- Description: SLURM is an open-source job scheduler, used by HPCs.
- Version: 15.08.8
The SLURM (Simple Linux Utility for Resource Management) workload manager is a free and open-source job scheduler for the Linux kernel. It is used by Viper and many of the world's supercomputers (and clusters).
- First, it allocates exclusive and/or non-exclusive access to resources (computer nodes) to users for some duration of time so they can perform work.
- Second, it provides a framework for starting, executing, and monitoring work (typically a parallel job such as MPI) on a set of allocated nodes.
- Thirdly, it arbitrates contention for resources by managing a queue of pending jobs.
Slurm takes your batch job submission and execute it across the computing nodes of Viper. How it is processed will depend on a number of factors including the queue it is submitted to, jobs already submitted to the queue etc.
Common Slurm Commands
|sbatch||Submits a batch script to SLURM. The batch script may be given to sbatch through a file name on the command line, or if no file name is specified, sbatch will read in a script from standard input.|
|squeue||Used to view job and job step information for jobs managed by SLURM.|
|scancel||Used to signal or cancel jobs, job arrays or job steps.|
|sinfo||Used to view partition and node information for a system running SLURM.|
Used to submit a job to Slurm.
[username@login01 ~]$ sbatch jobfile.job Submitted batch job 289535
|The number displayed (289535) is the Job ID|
squeue shows information about jobs in the scheduling queue
[username@login01 ~]$ squeue JOBID PARTITION NAME USER ST TIME NODES NODELIST(REASON) 306414 compute clasDFT user R 16:36 1 c006 306413 compute mpi_benc user R 31:02 2 c[005,007] 306411 compute orca_1n user R 1:00:32 1 c004 306410 compute orca_1n user R 1:04:17 1 c003 306409 highmem cnv_obit user R 11:37:17 1 c232 306407 compute 20M4_20 user R 11:45:54 1 c012 306406 compute 20_ML_20 user R 11:55:40 1 c012
|JOBID||The unique identifier assinged to a job|
|PARTITION||The type of node the job is running on e.g. compute, highmem, GPU|
|NAME||Name of job|
|USER||User ID of job owner|
|ST||Job state code e.g. R stands for 'Running'|
|TIME||Length of time a job has been running|
|NODES||Amount of nodes a job is running on|
|NODELIST(REASON)||List of nodes a job is running on, also provides reason a job is not running e.g. a dependency on a node.|
scancel is used to cancel currently running jobs. Only jobs running under your userid may be canceled.
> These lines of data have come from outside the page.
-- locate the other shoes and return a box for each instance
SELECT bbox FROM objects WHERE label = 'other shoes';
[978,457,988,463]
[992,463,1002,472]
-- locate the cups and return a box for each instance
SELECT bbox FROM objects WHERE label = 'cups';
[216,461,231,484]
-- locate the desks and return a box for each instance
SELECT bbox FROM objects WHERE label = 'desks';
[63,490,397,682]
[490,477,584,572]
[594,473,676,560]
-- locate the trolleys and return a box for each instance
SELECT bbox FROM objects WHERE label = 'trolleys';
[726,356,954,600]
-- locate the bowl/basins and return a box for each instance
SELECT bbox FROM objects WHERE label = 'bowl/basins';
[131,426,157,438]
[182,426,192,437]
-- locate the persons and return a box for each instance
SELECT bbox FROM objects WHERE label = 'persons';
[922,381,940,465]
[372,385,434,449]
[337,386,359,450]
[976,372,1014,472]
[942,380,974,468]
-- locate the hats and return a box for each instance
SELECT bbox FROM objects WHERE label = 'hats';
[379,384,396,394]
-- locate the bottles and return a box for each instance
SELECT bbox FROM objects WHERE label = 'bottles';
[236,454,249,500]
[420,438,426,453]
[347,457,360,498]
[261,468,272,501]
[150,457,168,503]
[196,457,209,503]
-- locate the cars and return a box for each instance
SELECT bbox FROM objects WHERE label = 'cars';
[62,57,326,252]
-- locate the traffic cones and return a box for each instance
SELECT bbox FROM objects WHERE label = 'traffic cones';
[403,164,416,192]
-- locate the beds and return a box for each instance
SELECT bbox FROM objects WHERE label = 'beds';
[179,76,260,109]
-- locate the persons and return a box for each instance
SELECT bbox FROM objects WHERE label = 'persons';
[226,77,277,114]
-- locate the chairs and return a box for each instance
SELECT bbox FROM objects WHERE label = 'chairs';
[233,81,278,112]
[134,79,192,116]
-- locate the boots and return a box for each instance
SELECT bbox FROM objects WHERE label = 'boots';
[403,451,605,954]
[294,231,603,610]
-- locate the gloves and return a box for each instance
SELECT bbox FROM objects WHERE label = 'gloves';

[username@login01 ~]$ scancel 289535
|No output is given by the command.|
sinfo shows information on the partitions and nodes in the cluster.
[username@login01 ~]$ sinfo PARTITION AVAIL TIMELIMIT NODES STATE NODELIST compute* up 2-00:00:00 9 mix c[006,012,014,016,018-020,022,170] compute* up 2-00:00:00 11 alloc c[003-004,008,015,046,086,093,098,138,167-168] compute* up 2-00:00:00 156 idle c[001-002,005,007,009-011,013,017,021,023-045,047-085,087-092,094-097,099-137,139-166,169,171-176] highmem up 4-00:00:00 1 mix c230 highmem up 4-00:00:00 2 alloc c[231-232] highmem up 4-00:00:00 1 idle c233 gpu up 5-00:00:00 4 idle gpu[01-04]
|PARTITION||A group of nodes, on Viper partitions are organised by node type e.g compute, high memory and GPU|
|AVAIL||Availability of a specific partition|
|TIMELIMIT||Time limit for jobs running on a specific partition e.g. for the compute nodes the maximum time a job can run for is 2 days.|
|NODES||Number of nodes in a specific state/partition|
|STATE||The current status of a partition/group of nodes e.g. alloc (allocated)|
|NODELIST||List of nodes in specific state/partition|
Common Submission Flags
For ease and repetition it is much easier to build Slurm commands into batch files, the following are an example of the most commonly used commands.
Note: The use of the --exclusive flag to indicate whether you require the whole node for your job, if don't need a significant amount of processing cores then omitting this command will allow other users to use the unused resources of that node.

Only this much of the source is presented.